Think Small
- The most popular variant of the "Think Small" advertisement features a bare background, with only the VW Beetle in view to shift the reader's focus to the vehicle immediately.
- Agency: Doyle Dane Bernbach (DDB)
- Client: Volkswagen of America
- Product: Volkswagen Beetle;
- Release date: 1959
- Country: United States

= Think Small =

Advertising campaign for the Volkswagen Beetle

Think Small is an American advertising campaign developed by the Doyle Dane Bernbach (DDB) agency for the Volkswagen Beetle in 1959. The original ad copy was written by Julian Koenig, who was followed by many other copywriters under art director Helmut Krone for the first 100 ads of the campaign, most notably Bob Levenson.

In a survey of North American advertisements, the VW "Think Small" campaign was named the best advertising campaign of the 20th century by Advertising Age in 1999. The campaign has been considered so successful that it "did much more than boost sales and build a lifetime of brand loyalty [...] The ad, and the work of the ad agency behind it, changed the very nature of advertising—from the way it's created to what you see as a consumer today."

==Background==
Fifteen years after World War II, the United States had become a world and consumer superpower, and cars began to be built for growing families with baby boomer children and "Americans obsessed with muscle cars". The Beetle, a "compact, strange-looking automobile", was manufactured in a plant built by the Nazis in Wolfsburg, Germany, which was perceived to make it more challenging to sell the vehicle (since the car was designed in Nazi Germany). Automobile advertisements of the time focused on providing as much information as possible to the reader instead of persuading the reader to purchase a product, and the advertisements were typically rooted more in fantasy than in reality.

==Campaign==
Helmut Krone, an art director at Doyle Dane Bernbach (DDB), came up with the design for the "Lemon" and "Think Small" ads simultaneously, and teamed up with copywriter Julian Koenig to develop the ads for Volkswagen under the supervision of William Bernbach. DDB built a print campaign that focused on the Beetle's form, which was smaller than most of the cars being sold at the time. This unique focus in an automobile advertisement brought wide attention to the Beetle. DDB had "simplicity in mind, contradicting the traditional association of automobiles with luxury." Print advertisements for the campaign were filled mostly with white space, with a small image of the Beetle shown, which was meant to emphasize its simplicity and minimalism, and the text and fine print that appeared at the bottom of the page listed the advantages of owning a small car.
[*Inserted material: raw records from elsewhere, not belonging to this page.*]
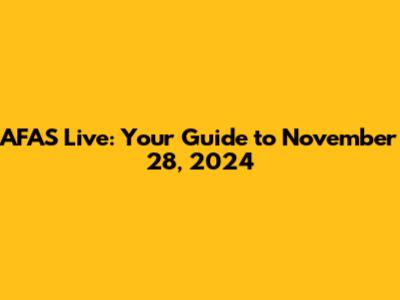 AFAS Live: Your Guide to November 28, 2024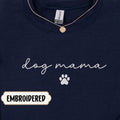 Embroidered Dog Mama Sweatshirt Paw Print Crewneck, Dog Mom Gifts Custom Pet Owner Shirt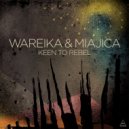 Wareika & Miajica - Keen To Rebel (Boronas Remix)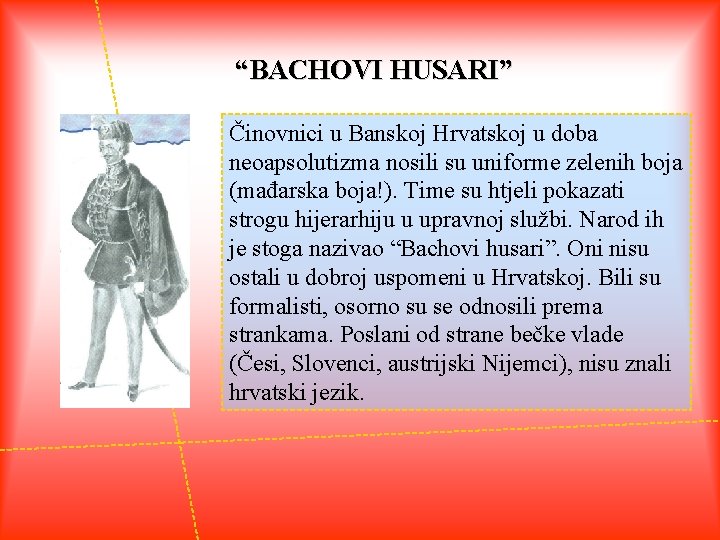 “BACHOVI HUSARI” Činovnici u Banskoj Hrvatskoj u doba neoapsolutizma nosili su uniforme zelenih boja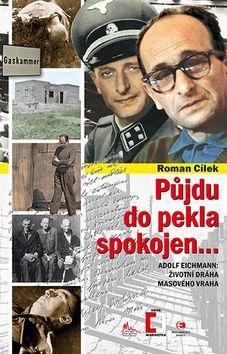 Půjdu do pekla spokojen... - Adolf Eichmann: životní dráha masového vraha - Roman Cílek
The creative execution broke with convention in a number of ways. Although the layout used the traditional format (image, headline and three-column body), other differences were subtle yet sufficient to make the advertisement stand out. It used a sans-serif font at a time when serif fonts were commonplace. It included a full-stop after the tagline "Think small." The body copy was full of widows and orphans, designed to give the ad a natural, honest feel. The image of the car was placed in the top-left corner and angled in a way that directed the reader's attention toward the headline. Finally, the ad was printed in black and white, at a time when full-color advertisements were widely used. The layout of the ad changed over time, but the essential executional elements were used consistently to give a sense of a "house style".

==Books==
A 1967 promotional book titled Think Small was distributed as a giveaway by Volkswagen dealers. Charles Addams, Bill Hoest, Virgil Partch, Gahan Wilson and other top cartoonists of that decade drew cartoons showing Volkswagens, and these were published along with amusing automotive essays by such humorists as H. Allen Smith, Roger Price and Jean Shepherd. The book's design juxtaposed each cartoon alongside a photograph of the cartoon's creator.

The campaign has been the subject of a number of books, with scholarly analysis of the campaign's key success factors, including Think Small: The Story of Those Volkswagen Ads by Frank Rowsome (1970), Think Small: The Story of the World's Greatest Ad (2011) by Dominik Imseng, and Thinking Small: The Long, Strange Trip of the Volkswagen Beetle (2012) by Andrea Hiott.